Imbracciata la chitarra risulta pesante (comunque assomiglia al peso di una
Gibson originale) ciò nonostante lo strumento risulta essere ben bilanciato. Io
che sono abituato a tastiere e manici Gibson non mi sono trovato subito bene con
quello di questa chitarra, che scala a parte, è molto sottile e veloce, ma
comunque preciso e basta poco per abituarsi. Il radius della tastiera
molto contenuto invita a bending e acrobazie senza limiti e pur mantenendo scala
simil-Fender, risulta davvero molto più facile di quest ultimo. Dopo aver
regolato bene l’angolazione del manico, molle, sellette del ponte e l’altezza di
queste, sono riuscito ad ottenere una action abbastanza bassa, anche se il
limite in questo caso è venuto dalle sellette del ponte che non sono di buona
qualità e dovrò provvedere a sostituire al più presto. Infatti all’abbassarsi
troppo dell’action abbiamo che le corde non spianano più perfettamente sulle
sellette (specie i cantini) e tendono a vibrare fastidiosamente; ho tentato di
risolvere il problema aiutandomi con una sottilissima lima, ma esso non è ancora
del tutto sparito. Il sustain è veramente buono, molto meglio di ogni mia più
rosea aspettativa, non siamo ai livelli Les Paul, ma sicuramente ci si avvicina
tanto e tutto questo pur montando un Floyd Rose, che grazie al ponticello blocca
corde non fa perdere mai l’intonazione, anche se a dire la verità è veramente
noioso da accordare quando si deve mettere una nuova muta…

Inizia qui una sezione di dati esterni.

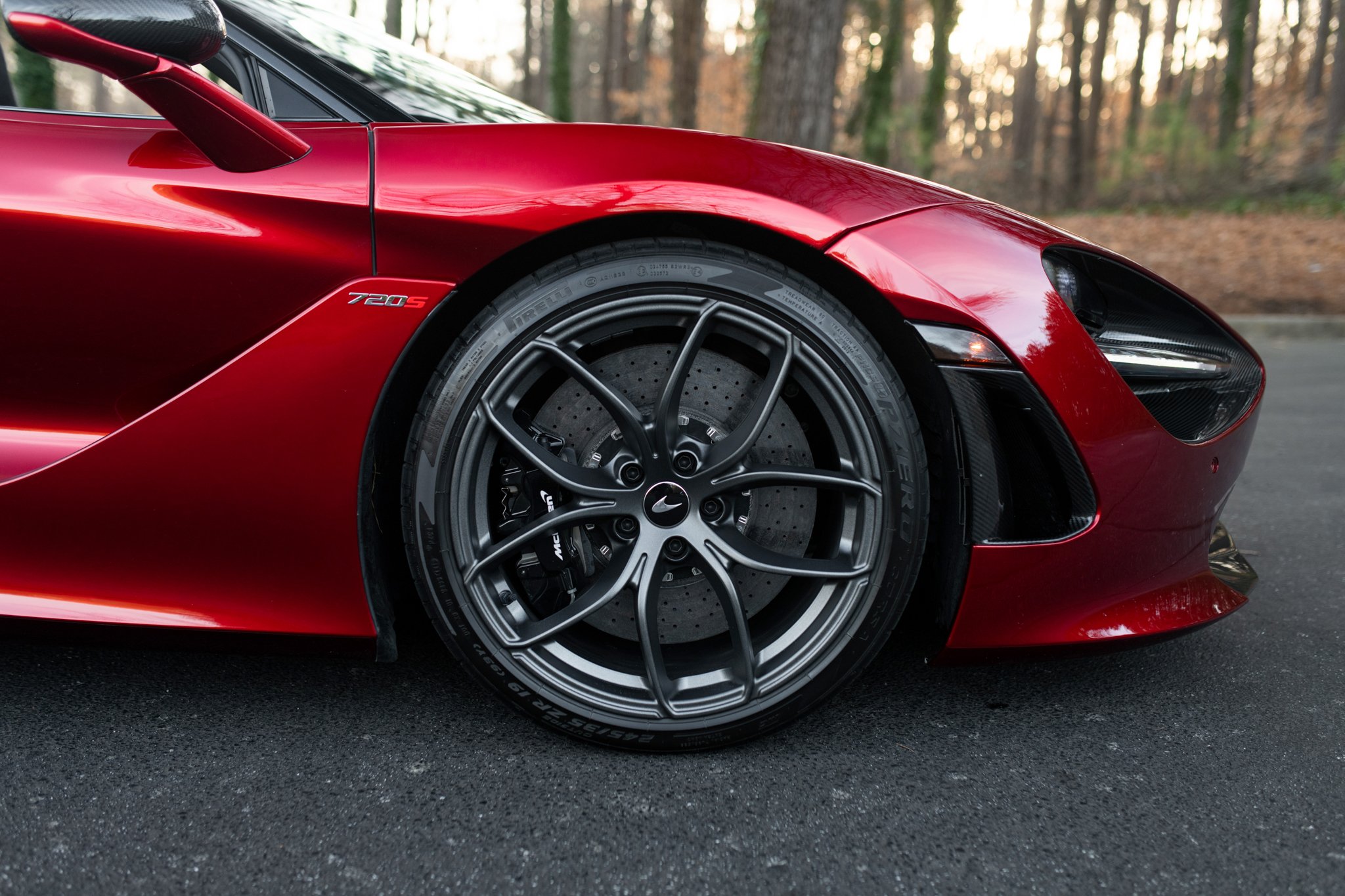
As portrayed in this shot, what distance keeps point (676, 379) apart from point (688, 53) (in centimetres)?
1472

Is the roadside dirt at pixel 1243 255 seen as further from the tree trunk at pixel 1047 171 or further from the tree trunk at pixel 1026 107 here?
the tree trunk at pixel 1026 107

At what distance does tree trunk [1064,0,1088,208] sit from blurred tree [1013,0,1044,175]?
10.1 ft

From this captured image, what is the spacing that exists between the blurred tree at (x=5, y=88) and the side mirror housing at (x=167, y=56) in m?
0.74

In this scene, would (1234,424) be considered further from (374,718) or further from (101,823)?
(101,823)

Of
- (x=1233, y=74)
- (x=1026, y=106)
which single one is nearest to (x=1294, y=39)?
(x=1026, y=106)

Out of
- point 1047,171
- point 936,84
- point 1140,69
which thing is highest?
point 1140,69

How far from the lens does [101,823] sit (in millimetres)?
1365

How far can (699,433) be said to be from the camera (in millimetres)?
1574

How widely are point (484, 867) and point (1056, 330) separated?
44.8 inches

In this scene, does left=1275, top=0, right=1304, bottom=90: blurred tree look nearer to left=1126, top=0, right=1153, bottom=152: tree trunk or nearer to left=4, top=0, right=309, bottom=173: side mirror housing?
left=1126, top=0, right=1153, bottom=152: tree trunk

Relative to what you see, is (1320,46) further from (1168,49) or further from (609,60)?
(609,60)

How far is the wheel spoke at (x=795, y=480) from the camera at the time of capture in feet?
4.92

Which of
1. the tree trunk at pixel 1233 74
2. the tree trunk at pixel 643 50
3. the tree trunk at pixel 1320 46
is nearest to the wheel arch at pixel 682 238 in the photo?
the tree trunk at pixel 1233 74

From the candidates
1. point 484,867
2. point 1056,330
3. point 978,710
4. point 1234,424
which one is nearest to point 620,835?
point 484,867
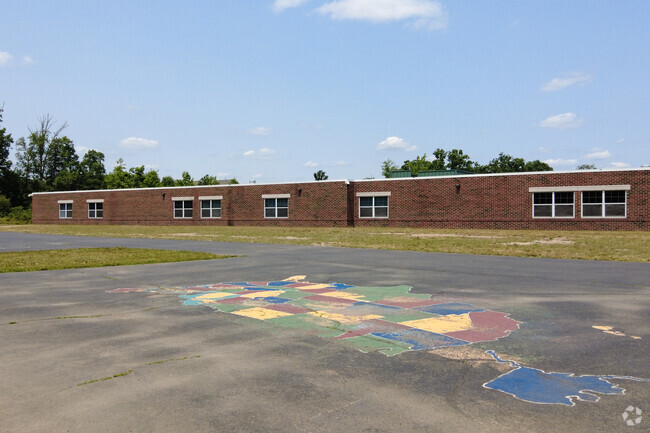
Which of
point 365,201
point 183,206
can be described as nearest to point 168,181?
point 183,206

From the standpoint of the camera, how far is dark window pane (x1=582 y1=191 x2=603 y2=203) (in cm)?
3475

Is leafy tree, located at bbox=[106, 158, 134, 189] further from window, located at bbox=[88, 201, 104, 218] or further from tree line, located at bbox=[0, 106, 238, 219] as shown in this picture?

Con questa chitarra si può spaziare da accordi e fraseggi jazz-blueseggianti, e
passare ai toni più scuri e cattivi del rock e dell’hard rock. Certo ci si può
fare anche metal, ma forse per quello sarebbero meglio altri microfoni, magari
ceramici o attivi invece che AlNiCo. Lo switch, avendo spostamenti orizzontali
anziché verticali come tutte le altre chitarre è più difficile da digerire, ma
basta farci l’abitudine. I controlli di tono e volume funzionano perfettamente,
ed alla fine ci si ritrova con una chitarra bella (a mio modo di vedere) che
suona anche bene. Il legno di ulivo tende poi a sottolineare le frequenze
medio-acute, senza esagerazioni però e quindi, aldilà del peso “proibitivo”
rappresenta una bella alternativa ai legni tradizionali, ma attenzione: è
difficilmente lavorabile e col tempo, se non ben stagionato, tende a dare delle
crepe. Per quanto riguarda, ancora, questo legno, c’è da dire che essendo le
piante di questo albero (almeno in toscana) tenute piuttosto basse e comunque di
dimensioni molto contenute, è difficile trovare delle tavole di dimensioni
adeguate e completamente esenti da difetti estetici: nel mio caso c’è una
“cipollatura” (cioè una crepa) sulla coda superiore dello strumento, ma è ferma
ormai da tre anni su quel livello e quindi credo che non si schianterà più; per
sicurezza, comunque, ho provveduto ad inserire una spina fermata con colla in
maniera che tale “magagna” non si estenda, ma rimanga, al massimo, così come è
ed il corpo risulti essere ancora più solido. Per stuccare piccole imperfezioni
del legno ho usato una miscela composta da: colla vinilica, polvere finissima
(impalpabile) di legno di ulivo, stucco da muro e/o legno e per finire ho
ricavato il vero colore del legno aggiungendo polveri dei colori che vengono
utilizzati in ceramica per il giallo, l’arancio ed il bruno. Ci sono in
commercio delle apposite terre che servono allo scopo, ma visto che mio padre fa
il ceramista e ho in casa queste polveri ho voluto sperimentare anche questo e
direi che i risultati non sono male a patto di tenere presente che prima del
tiraggio, lo stucco, ha un colore più scuro di quando secca e tende ad
opacizzarsi è divenire più polveroso e chiaro.
Inoltre direi che imbracciare uno strumento auto-costruito (non auto-assemblato,
che pure è una cosa piacevole) regala emozioni uniche in quanto si è detentori
di uno strumento unico al mondo, che è stato personalmente curato come un
bambino che cresce durante la sua evoluzione da tavola di legno grezzo a
chitarra.
In spiccioli:
PRO:
L’ho fatta io!
Si suona bene ed ha un bel timbro
Linea (secondo me mozzafiato! …ma sono, ovviamente, di parte)
CONTRO:
E’ pesante
Sellette del ponte di bassa qualità (comunque le sostituirò al più presto!!)
L’ulivo è dannatamente difficile da lavorare!